### PROBLEM DESCRIPTION
Using the exact wording, repeat every line of the material.

### DATA LISTING

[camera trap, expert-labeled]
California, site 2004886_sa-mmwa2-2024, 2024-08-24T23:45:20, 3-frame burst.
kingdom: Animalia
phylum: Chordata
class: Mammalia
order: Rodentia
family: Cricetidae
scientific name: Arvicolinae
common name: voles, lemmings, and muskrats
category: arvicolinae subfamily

### TASK SOLUTION
[camera trap, expert-labeled]
California, site 2004886_sa-mmwa2-2024, 2024-08-24T23:45:20, 3-frame burst.
kingdom: Animalia
phylum: Chordata
class: Mammalia
order: Rodentia
family: Cricetidae
scientific name: Arvicolinae
common name: voles, lemmings, and muskrats
category: arvicolinae subfamily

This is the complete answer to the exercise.